In 1940, Lockheed built a wind tunnel with the same test section size and speed capability as the University of Washington's wind tunnel. Boeing, realizing they needed a dedicated, in-house wind tunnel, copied Lockheed's design. Theodore von Kármán intervened and recommended the Boeing wind tunnel be designed for airspeeds near the speed of sound. Allen argued for such a wind tunnel and received authorization to build a tunnel, despite the cost estimate of $1 million. Having a wind tunnel (the Boeing Transonic Wind Tunnel) with this capability was directly responsible for Boeing being able to create such designs as the B-47 Stratojet and the 367-80.

===B-29 Superfortress crash===
As the United States became involved in World War II, Boeing was awarded a contract to build one of the most technologically advanced airplanes of the war, the B-29 Superfortress. On 21 September 1942, Allen took the first XB-29 on its initial flight and continued as the program's chief pilot. The second prototype first flew on 30 December, this flight being terminated due to a serious engine fire.

On 18 February 1943, the second prototype also experienced an engine fire, which was extinguished, but a second fire erupted.
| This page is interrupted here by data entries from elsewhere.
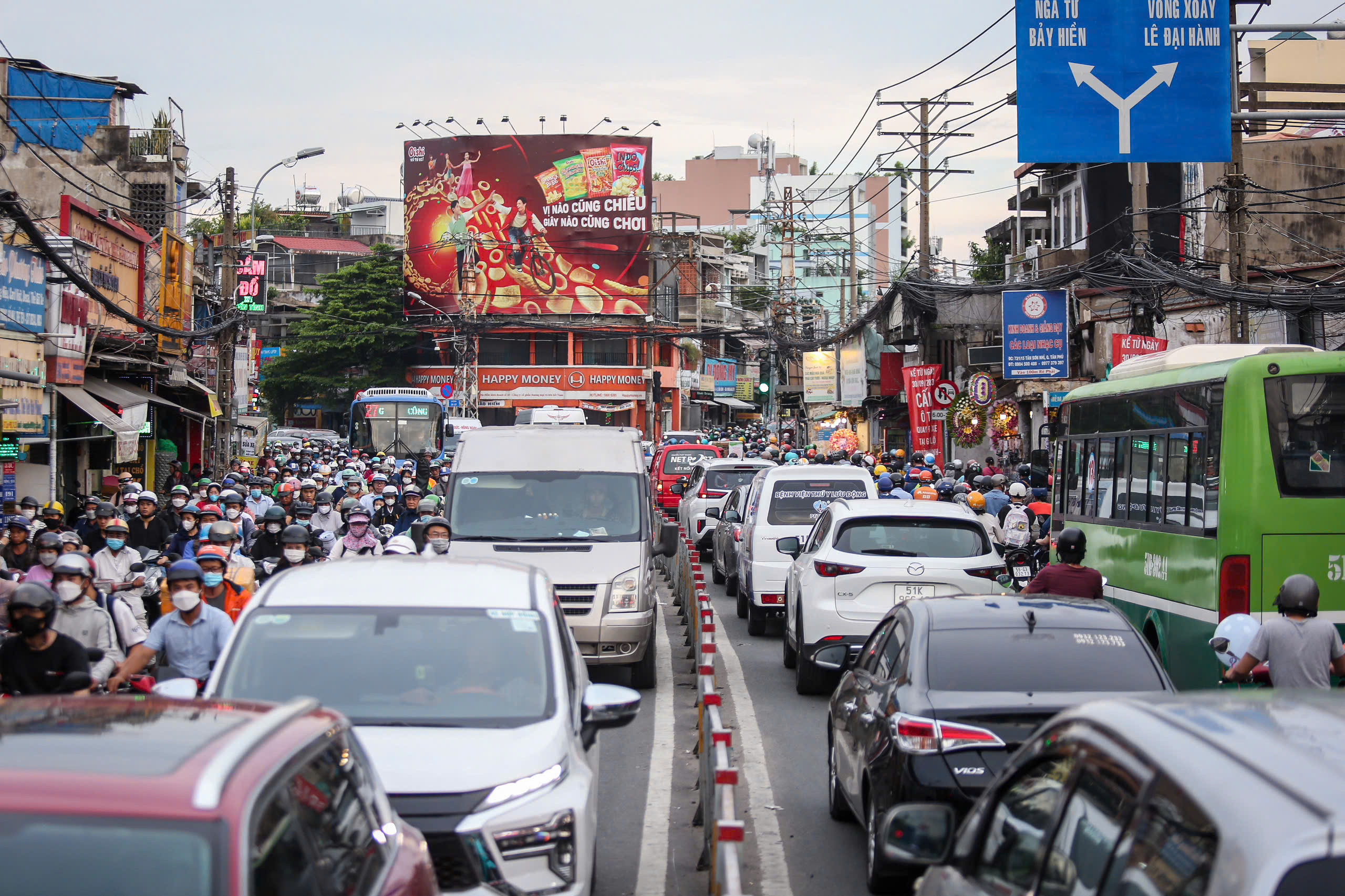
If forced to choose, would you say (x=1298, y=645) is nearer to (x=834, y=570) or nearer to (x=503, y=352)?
(x=834, y=570)

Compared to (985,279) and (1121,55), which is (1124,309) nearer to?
(1121,55)

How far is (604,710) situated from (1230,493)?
624 centimetres

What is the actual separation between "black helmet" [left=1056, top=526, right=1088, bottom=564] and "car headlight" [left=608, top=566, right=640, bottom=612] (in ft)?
12.9

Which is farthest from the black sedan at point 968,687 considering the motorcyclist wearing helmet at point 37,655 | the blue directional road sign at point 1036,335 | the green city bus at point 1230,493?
the blue directional road sign at point 1036,335

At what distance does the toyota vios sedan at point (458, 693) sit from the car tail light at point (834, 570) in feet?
18.3

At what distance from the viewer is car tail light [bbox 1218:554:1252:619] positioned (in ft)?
34.5

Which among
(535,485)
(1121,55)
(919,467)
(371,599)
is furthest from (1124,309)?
(371,599)

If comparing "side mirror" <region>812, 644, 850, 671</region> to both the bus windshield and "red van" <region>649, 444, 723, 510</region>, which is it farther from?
the bus windshield

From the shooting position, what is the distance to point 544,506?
1388 cm

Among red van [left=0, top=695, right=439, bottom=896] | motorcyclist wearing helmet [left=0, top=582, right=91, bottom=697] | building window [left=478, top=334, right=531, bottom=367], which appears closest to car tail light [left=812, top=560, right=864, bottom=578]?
motorcyclist wearing helmet [left=0, top=582, right=91, bottom=697]

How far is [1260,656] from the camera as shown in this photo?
321 inches

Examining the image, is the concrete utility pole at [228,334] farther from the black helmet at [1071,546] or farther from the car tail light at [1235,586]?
the car tail light at [1235,586]

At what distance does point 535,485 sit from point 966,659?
743 cm

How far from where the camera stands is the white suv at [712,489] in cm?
2562
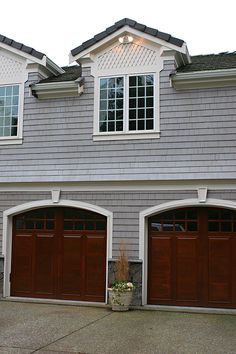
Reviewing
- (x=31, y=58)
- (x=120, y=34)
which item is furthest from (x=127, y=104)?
(x=31, y=58)

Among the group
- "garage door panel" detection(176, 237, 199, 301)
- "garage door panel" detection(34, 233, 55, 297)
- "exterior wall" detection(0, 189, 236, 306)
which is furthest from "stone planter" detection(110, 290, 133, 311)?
"garage door panel" detection(34, 233, 55, 297)

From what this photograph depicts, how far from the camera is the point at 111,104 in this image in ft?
36.9

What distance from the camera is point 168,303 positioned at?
416 inches

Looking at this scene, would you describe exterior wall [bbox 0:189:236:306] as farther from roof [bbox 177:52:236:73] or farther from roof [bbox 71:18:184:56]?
roof [bbox 71:18:184:56]

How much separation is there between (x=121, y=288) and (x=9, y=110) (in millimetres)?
5467

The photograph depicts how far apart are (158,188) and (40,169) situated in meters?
3.04

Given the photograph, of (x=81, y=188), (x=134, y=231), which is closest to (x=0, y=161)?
(x=81, y=188)

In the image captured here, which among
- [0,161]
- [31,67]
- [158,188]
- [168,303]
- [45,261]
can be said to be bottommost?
[168,303]

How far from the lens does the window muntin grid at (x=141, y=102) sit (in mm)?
10969

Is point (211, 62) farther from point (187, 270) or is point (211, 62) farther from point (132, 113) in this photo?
point (187, 270)

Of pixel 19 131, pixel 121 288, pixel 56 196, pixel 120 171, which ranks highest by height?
pixel 19 131

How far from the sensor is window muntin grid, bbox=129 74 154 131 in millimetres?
10969

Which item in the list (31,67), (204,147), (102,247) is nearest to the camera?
(204,147)

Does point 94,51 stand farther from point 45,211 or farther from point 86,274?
point 86,274
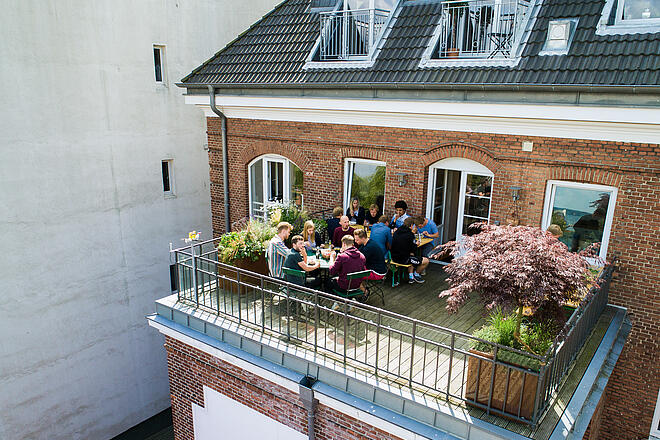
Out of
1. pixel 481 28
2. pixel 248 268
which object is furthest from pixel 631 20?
pixel 248 268

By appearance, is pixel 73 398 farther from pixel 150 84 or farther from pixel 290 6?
pixel 290 6

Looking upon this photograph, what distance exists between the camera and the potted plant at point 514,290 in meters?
5.65

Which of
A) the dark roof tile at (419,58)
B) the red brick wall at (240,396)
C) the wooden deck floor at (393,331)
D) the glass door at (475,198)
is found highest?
the dark roof tile at (419,58)

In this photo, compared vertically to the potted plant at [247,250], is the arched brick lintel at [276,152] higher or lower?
higher

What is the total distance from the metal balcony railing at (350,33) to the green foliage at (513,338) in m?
6.43

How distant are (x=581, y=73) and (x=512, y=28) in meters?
1.81

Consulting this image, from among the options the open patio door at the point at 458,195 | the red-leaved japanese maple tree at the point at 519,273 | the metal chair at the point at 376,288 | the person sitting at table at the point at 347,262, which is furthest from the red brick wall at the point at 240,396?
the open patio door at the point at 458,195

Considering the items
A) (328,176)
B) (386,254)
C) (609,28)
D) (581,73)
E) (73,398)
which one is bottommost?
(73,398)

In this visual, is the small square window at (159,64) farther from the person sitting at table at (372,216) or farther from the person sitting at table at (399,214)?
the person sitting at table at (399,214)

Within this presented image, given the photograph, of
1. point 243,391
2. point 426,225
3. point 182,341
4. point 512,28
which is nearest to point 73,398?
point 182,341

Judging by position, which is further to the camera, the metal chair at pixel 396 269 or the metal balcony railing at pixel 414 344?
the metal chair at pixel 396 269

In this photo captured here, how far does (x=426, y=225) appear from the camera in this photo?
1006 cm

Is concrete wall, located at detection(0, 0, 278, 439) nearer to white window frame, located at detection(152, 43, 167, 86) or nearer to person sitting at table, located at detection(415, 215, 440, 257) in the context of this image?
white window frame, located at detection(152, 43, 167, 86)

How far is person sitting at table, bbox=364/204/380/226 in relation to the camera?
10.4 m
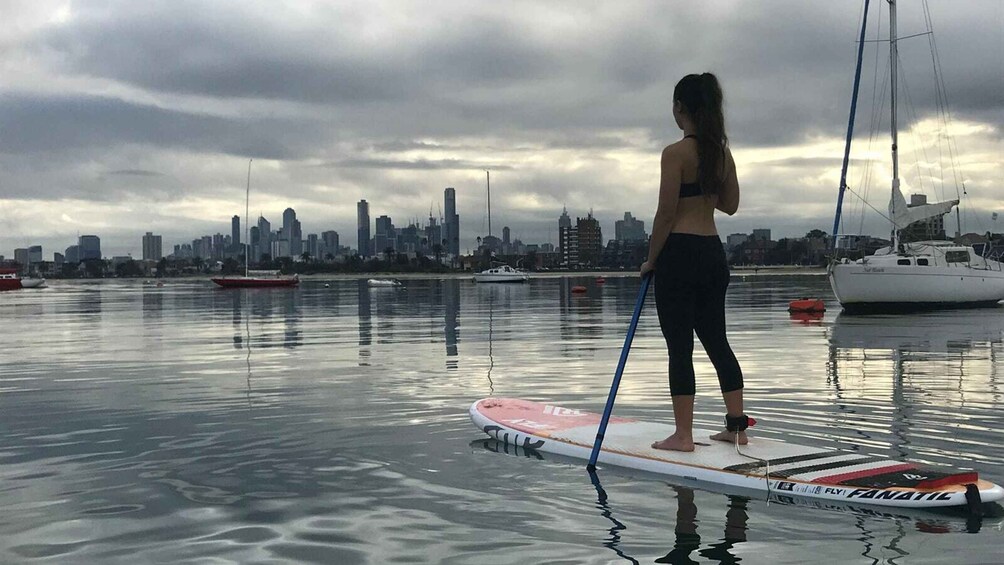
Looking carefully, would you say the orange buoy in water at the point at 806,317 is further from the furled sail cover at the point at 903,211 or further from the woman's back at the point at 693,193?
the woman's back at the point at 693,193

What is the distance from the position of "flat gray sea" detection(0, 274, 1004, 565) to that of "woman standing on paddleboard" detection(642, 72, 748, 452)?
78 cm

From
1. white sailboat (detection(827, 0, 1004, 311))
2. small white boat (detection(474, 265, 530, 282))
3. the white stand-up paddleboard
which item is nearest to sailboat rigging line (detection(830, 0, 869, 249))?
white sailboat (detection(827, 0, 1004, 311))

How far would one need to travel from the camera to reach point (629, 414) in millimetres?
8766

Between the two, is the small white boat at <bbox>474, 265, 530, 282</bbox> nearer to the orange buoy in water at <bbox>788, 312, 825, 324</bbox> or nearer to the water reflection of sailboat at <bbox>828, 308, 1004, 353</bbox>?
the orange buoy in water at <bbox>788, 312, 825, 324</bbox>

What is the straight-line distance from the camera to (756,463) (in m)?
5.84

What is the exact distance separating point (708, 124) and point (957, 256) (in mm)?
31661

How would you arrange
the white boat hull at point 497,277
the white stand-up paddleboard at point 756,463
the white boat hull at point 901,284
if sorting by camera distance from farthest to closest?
1. the white boat hull at point 497,277
2. the white boat hull at point 901,284
3. the white stand-up paddleboard at point 756,463

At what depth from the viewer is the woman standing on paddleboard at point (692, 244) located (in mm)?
6051

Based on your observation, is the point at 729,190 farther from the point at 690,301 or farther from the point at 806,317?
the point at 806,317

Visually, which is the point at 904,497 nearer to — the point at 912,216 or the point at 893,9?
the point at 912,216

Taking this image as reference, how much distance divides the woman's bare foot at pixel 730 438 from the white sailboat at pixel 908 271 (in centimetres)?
2675

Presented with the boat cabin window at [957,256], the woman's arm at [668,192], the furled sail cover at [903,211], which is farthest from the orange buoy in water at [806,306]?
the woman's arm at [668,192]

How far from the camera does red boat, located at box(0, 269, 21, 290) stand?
104 metres

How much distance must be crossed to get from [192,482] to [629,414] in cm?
424
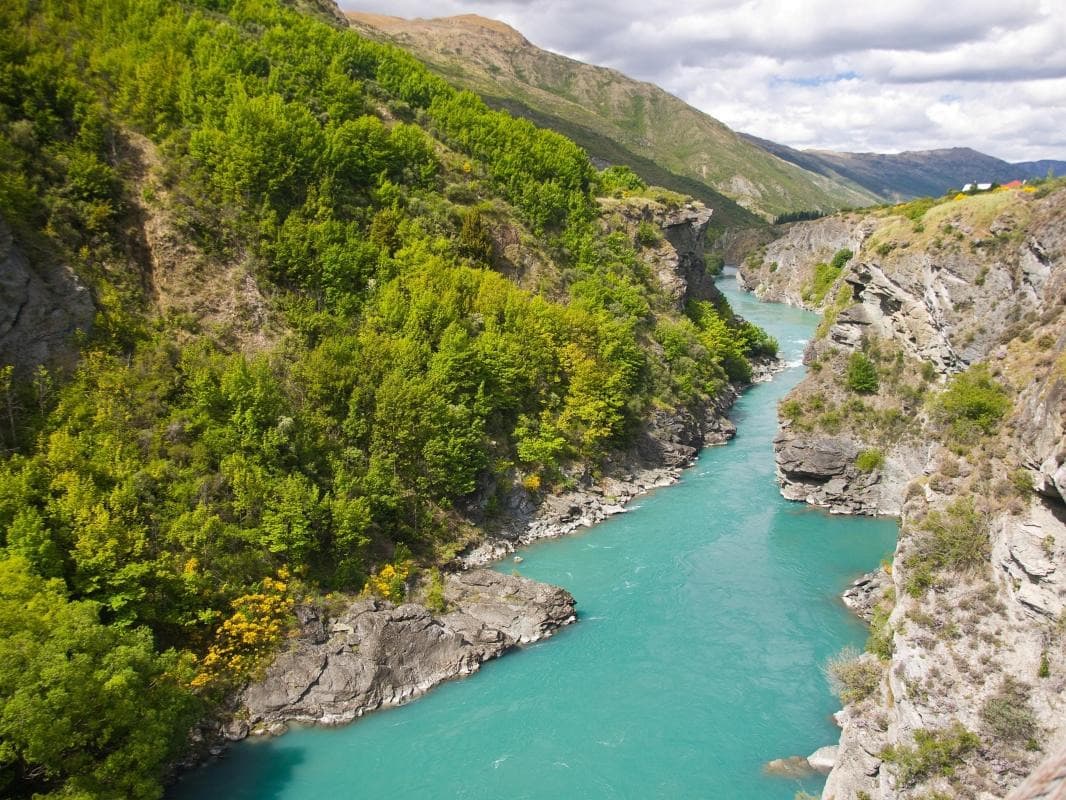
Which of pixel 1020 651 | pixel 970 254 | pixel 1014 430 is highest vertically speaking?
pixel 970 254

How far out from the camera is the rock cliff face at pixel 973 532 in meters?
18.2

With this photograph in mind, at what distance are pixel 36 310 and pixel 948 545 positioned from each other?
122ft

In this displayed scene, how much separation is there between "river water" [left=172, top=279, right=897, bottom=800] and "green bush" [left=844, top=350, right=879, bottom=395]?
10.0m

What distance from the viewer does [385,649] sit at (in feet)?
88.4

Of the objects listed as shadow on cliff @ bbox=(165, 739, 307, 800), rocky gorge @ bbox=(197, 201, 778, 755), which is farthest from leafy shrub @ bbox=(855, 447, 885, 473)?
shadow on cliff @ bbox=(165, 739, 307, 800)

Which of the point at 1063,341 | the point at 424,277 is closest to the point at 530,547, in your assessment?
the point at 424,277

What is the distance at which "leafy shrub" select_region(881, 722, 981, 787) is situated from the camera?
18.1 m

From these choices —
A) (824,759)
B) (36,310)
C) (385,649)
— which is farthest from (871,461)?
(36,310)

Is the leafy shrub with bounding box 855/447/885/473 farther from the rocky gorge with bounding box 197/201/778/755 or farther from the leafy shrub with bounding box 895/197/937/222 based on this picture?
the leafy shrub with bounding box 895/197/937/222

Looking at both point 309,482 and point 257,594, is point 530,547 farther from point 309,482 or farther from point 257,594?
point 257,594

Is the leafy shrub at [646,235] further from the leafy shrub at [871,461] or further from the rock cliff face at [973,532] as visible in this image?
the leafy shrub at [871,461]

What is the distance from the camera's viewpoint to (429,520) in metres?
35.4

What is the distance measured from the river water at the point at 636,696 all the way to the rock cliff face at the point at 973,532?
110 inches

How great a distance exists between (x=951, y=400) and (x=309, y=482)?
28768 mm
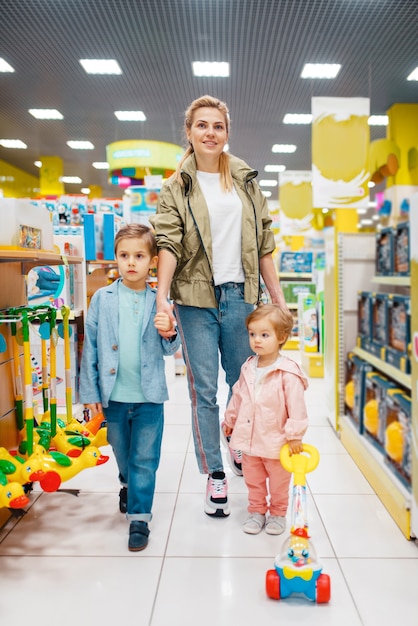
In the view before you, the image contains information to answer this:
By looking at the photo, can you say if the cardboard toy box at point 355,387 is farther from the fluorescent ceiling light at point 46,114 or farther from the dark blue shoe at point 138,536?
→ the fluorescent ceiling light at point 46,114

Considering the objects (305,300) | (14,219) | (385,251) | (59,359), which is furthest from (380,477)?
(305,300)

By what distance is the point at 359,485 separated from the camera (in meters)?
2.56

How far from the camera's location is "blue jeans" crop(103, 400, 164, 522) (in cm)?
200

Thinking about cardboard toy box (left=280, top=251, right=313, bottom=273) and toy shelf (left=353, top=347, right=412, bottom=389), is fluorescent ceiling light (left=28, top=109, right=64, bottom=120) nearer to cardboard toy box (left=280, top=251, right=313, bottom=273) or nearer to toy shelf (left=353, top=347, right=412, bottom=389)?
cardboard toy box (left=280, top=251, right=313, bottom=273)

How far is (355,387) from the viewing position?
3.04 meters

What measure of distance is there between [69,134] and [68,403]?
9416 mm

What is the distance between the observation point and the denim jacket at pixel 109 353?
1.96 metres

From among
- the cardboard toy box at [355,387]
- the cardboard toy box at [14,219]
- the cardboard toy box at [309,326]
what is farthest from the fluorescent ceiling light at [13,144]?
the cardboard toy box at [355,387]

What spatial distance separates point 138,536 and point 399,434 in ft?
3.67

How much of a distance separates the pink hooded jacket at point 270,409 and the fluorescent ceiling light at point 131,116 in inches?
324

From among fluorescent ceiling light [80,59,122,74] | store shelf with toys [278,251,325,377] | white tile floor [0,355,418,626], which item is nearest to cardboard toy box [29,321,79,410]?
white tile floor [0,355,418,626]

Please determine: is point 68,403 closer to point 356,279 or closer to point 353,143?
point 356,279

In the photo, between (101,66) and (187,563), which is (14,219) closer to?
(187,563)

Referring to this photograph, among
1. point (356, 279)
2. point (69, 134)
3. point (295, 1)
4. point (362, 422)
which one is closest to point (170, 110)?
point (69, 134)
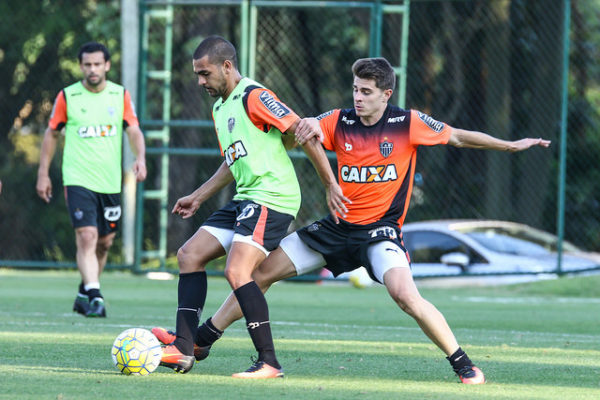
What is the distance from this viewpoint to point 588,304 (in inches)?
504

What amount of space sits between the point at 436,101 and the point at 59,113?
9.60 m

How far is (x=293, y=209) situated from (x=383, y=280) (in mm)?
619

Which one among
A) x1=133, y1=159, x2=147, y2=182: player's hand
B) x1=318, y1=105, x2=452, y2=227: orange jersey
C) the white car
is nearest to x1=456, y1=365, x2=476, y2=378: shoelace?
x1=318, y1=105, x2=452, y2=227: orange jersey

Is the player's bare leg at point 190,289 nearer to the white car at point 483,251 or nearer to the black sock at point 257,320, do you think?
the black sock at point 257,320

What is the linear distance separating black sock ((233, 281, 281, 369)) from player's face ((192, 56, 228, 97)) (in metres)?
1.07

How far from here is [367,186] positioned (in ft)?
21.8

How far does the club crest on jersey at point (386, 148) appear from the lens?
21.8ft

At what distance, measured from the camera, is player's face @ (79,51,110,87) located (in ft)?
33.1

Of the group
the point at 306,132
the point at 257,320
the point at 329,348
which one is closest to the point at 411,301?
the point at 257,320

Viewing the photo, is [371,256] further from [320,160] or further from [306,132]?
[306,132]

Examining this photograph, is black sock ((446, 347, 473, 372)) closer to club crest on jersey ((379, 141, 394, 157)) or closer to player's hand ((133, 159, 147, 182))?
club crest on jersey ((379, 141, 394, 157))

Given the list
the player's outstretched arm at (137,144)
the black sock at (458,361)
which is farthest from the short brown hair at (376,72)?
the player's outstretched arm at (137,144)

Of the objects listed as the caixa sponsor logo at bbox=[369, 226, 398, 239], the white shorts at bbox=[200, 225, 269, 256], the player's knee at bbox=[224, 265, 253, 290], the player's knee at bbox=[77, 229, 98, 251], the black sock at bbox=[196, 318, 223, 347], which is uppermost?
the caixa sponsor logo at bbox=[369, 226, 398, 239]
Two crewmen bailed out as the plane narrowly missed downtown Seattle skyscrapers on its southbound approach to Boeing Field, but their parachutes did not deploy in time and they were killed. The aircraft crashed into the Frye Packing Plant just short of the runway; Allen, eight other crewmen, and 19 workers in the meat-processing factory were killed. While fighting the fire in the packing plant, a city fireman was overcome by fumes and succumbed, bringing the death toll to 29.

==Legacy==
On 23 April 1946, three years after Eddie Allen's death in the crash of XB-29, he was posthumously awarded the Air Medal — an honor rarely bestowed upon a civilian — by direction of the President of the United States.

Eddie Allen's contributions were recognized with some of aviation's greatest awards, including the very first Octave Chanute Award in 1939. On 17 December 1942, he presented the prestigious Wright Brothers lecture, "Flight Testing for Performance and Stability." He was posthumously awarded the Daniel Guggenheim Medal in 1943, the citation for which read: "For major contributions to aeronautics leading to important advances in airplane design, flight research, and airline operation; particularly for the presentation of new methods for operational control and for the development of scientific and systematic methods in the flight testing of aircraft for basic design and performance data." The Boeing Company dedicated its high-speed wind tunnel and aeronautical research laboratories to him. Those facilities are still known today as the Edmund T. Allen Memorial Aeronautical Laboratories.
In the 1952 film Above and Beyond, it is mentioned that Allen was killed in a test flight of the B-29.